Modules in haddock3

Haddock3 has this particularity (compared to the pervious HADDOCK2.X versions), that there is not a single static workflow to be processed, but rather a custom one requiring the user to design their own workflows by placing [modules] one after the other, enabling to generate a sequence of events to solve their research question.

Various [modules] are available in Haddock3, and they are grouped together by types:

  • Topology modules: these modules focus in the building of missing atoms and the generation of appropriate topology files enabling downstream use of molecular dynamics protocols.
  • Sampling modules: dedicated to performing sampling of initial conformations, such as rigidbody docking.
  • Refinement modules: these modules aim at refining interaction interface, using simulated annealing protocol, energy minimization or molecular dynamics with an explicit solvent shell.
  • Scoring modules: these modules are evaluating provided complexes with dedicated scoring functions, such as the HADDOCK score.
  • Analysis modules: these modules focus on the analysis of docking models. It ranges from the clustering of docking models to the selection of best-ranked ones passing by the evaluation of the models with respect to a reference structure using CAPRI criteria.

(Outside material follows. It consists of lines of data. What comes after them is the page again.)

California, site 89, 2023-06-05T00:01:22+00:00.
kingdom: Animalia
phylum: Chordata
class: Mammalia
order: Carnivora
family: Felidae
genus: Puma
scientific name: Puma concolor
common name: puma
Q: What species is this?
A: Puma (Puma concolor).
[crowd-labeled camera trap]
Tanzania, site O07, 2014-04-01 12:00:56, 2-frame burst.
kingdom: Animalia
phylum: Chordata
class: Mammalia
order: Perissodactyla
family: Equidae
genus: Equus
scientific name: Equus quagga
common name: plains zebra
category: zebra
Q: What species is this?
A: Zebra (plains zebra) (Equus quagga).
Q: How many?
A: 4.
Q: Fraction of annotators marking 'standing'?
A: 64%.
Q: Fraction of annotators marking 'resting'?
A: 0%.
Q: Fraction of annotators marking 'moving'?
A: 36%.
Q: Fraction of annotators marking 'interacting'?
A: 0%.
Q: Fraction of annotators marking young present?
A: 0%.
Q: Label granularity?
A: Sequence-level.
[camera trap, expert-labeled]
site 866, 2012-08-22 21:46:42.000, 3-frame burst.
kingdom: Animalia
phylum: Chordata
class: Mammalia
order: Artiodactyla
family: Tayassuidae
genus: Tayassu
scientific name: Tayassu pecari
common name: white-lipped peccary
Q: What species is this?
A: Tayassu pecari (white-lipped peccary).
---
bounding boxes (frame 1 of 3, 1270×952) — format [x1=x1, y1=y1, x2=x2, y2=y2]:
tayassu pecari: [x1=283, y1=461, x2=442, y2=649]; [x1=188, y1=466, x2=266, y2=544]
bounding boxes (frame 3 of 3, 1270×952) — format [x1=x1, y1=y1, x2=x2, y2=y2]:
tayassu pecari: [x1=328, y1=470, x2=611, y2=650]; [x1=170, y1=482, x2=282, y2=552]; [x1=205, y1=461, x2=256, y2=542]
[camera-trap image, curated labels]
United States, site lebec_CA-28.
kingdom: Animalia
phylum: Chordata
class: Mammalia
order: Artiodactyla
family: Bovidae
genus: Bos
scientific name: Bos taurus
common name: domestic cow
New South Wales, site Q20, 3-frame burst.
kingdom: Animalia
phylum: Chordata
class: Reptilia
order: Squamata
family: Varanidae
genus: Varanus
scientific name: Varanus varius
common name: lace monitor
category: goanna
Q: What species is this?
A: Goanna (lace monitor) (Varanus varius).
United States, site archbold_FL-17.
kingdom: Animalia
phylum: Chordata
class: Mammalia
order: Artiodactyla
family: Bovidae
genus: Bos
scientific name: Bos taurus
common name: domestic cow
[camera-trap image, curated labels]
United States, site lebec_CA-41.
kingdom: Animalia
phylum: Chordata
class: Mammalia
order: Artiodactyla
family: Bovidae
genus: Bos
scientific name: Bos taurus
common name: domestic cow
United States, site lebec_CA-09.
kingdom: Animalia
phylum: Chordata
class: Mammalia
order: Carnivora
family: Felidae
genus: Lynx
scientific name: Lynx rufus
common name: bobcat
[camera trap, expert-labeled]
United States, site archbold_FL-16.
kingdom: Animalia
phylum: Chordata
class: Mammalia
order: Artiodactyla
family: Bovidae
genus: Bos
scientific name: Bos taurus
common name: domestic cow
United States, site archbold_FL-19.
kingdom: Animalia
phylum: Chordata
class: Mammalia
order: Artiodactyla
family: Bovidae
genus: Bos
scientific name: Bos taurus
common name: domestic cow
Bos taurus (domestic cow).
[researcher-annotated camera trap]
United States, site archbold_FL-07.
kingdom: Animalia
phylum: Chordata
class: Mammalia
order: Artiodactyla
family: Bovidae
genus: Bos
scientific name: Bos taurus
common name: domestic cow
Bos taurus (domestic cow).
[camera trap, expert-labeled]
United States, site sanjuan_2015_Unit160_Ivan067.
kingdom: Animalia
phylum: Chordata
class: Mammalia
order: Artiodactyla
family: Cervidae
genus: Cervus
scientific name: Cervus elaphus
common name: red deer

Defining module parameters

To tune module parameters, you first need to define which [module] you will be using, then add the list of parameters and their new values.

Note that if a parameter is not defined, its default value will be used instead.

Tuning a module parameter

In the configuration file, right after declaring which module you want to use, add the parameters and their new values in the subsequent lines.

Here is a synthetic example:

[module]
parameter1 = new_value_1
parameter3 = new_value_3

Note that you can only define one parameter per line.

Definition of default parameter values

Each module has its own default parameter names and values, set in a file named defaults.yaml. This is used to set default parameters when they are not specified in the configuration file.

The defaults.yaml file is not only used to check if the parameter name exists at execution time, but also as reference to know if the configuration file provided by the use respects the allowed value for a given parameter.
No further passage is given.